Most of what's called "building with AI" is prototyping
Your feed is full of it. “I built a full SaaS app in one afternoon.” “10 prompts to a working product.” “No code, no team, ship today.”
Go do it. Seriously. Build the thing. I’m not here to talk anyone out of experimenting with AI. I build with AI every day. But let’s be honest about what most of that content is actually selling — and what the person holding the result is actually holding.
It’s a prototype. A good one, sometimes. But a prototype.
The pitch
The “build with AI” content ecosystem runs on a specific trick: collapsing the distance between a demo and a product. A prompt generates working-looking code. A screenshot proves it runs. A post frames the whole thing as a finished outcome. The engagement comes from making product development look like it takes an afternoon, and the implicit promise is that you can skip the slow, boring parts.
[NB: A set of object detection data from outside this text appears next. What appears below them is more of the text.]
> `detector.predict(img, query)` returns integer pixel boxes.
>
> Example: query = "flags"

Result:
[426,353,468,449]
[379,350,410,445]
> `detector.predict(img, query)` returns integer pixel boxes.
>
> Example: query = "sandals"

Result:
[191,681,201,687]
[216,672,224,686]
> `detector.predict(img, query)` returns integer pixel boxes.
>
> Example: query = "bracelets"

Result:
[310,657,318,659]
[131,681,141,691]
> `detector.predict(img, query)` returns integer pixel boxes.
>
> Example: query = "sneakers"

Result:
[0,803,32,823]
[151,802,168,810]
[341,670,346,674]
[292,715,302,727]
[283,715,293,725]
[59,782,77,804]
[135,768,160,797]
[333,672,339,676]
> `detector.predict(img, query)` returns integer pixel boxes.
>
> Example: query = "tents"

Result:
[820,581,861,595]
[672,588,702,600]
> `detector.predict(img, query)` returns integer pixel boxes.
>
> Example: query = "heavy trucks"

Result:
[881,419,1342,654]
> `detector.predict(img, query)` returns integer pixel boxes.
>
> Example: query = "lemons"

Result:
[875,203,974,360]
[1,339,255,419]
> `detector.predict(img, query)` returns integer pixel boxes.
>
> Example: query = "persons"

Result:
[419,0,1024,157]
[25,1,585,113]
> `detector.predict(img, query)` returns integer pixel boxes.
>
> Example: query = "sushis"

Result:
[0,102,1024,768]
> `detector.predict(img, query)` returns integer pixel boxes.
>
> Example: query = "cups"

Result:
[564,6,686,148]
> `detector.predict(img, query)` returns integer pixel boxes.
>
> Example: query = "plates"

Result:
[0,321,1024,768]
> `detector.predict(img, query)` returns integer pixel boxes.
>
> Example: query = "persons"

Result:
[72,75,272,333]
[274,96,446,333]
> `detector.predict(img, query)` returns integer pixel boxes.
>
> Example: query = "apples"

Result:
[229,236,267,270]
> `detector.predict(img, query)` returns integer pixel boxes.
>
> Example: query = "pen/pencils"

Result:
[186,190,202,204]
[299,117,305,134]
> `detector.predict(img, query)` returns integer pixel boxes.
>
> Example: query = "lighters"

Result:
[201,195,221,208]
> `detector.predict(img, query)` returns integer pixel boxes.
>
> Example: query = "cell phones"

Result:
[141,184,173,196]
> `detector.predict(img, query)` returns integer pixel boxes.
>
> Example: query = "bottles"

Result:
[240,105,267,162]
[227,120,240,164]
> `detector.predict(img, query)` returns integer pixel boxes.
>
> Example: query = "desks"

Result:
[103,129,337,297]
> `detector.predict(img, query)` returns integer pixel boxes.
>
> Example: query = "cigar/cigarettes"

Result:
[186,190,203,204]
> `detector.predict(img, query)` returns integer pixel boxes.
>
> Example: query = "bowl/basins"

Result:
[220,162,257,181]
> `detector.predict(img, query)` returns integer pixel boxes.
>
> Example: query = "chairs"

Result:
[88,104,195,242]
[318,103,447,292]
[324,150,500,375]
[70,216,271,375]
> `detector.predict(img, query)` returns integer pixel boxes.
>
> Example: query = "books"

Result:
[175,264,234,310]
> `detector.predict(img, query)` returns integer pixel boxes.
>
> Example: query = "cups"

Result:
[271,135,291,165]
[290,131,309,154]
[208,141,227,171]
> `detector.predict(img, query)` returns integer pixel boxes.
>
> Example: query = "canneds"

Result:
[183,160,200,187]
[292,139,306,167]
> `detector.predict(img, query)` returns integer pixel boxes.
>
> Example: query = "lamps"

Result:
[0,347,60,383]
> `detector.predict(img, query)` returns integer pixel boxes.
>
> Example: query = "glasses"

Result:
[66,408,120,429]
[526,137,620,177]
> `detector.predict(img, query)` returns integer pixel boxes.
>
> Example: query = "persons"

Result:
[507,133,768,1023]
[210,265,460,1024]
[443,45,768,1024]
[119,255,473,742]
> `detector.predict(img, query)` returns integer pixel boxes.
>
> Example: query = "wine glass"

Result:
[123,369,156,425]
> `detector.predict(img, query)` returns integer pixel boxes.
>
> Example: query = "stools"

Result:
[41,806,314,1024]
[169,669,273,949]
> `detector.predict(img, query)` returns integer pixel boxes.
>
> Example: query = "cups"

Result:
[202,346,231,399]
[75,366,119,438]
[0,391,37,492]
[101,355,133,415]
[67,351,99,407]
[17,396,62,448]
What gets skipped is everything that makes a product a product. Verification. Architecture. The ability to change something six weeks from now without breaking three other things. A mental model of what you actually built and why.
Andrej Karpathy — the person who coined “vibe coding” — acknowledged it works for throwaway weekend projects. That qualifier gets cut from the viral clip every time.
What doesn’t scale
A prototype demonstrates a possibility. A product has to survive contact with real usage, real data, real change over time, and real people other than the builder trying to understand what’s happening.
Most AI-generated output fails at the transition. Not because the model is bad — because the surrounding infrastructure was never built. There are no specs that explain what the system is supposed to do. There’s no verification that it actually does it. There’s no architecture that lets someone maintain it when the requirements shift.
The data is catching up to the hype. RAND research found that 70–90% of AI projects never scale beyond the pilot phase. A Veracode study found that 45% of AI-generated code introduces security vulnerabilities — not minor bugs, but critical flaws. Over 60% of developers report spending more time debugging AI-generated code than writing it would have taken. And 42% of companies abandoned most of their AI initiatives in 2025 — more than double the rate from the year before.
The pattern is consistent: fast prototyping, then a steep drop-off once teams need integration, security, and governance.
Alex Turnbull, founder of Groove, spent a year building two enterprise AI products and put it plainly: vibe coding didn’t get them there. Only real engineering did. Raymond Kok, CEO of Mendix, called it a short-term con with limited long-term gains.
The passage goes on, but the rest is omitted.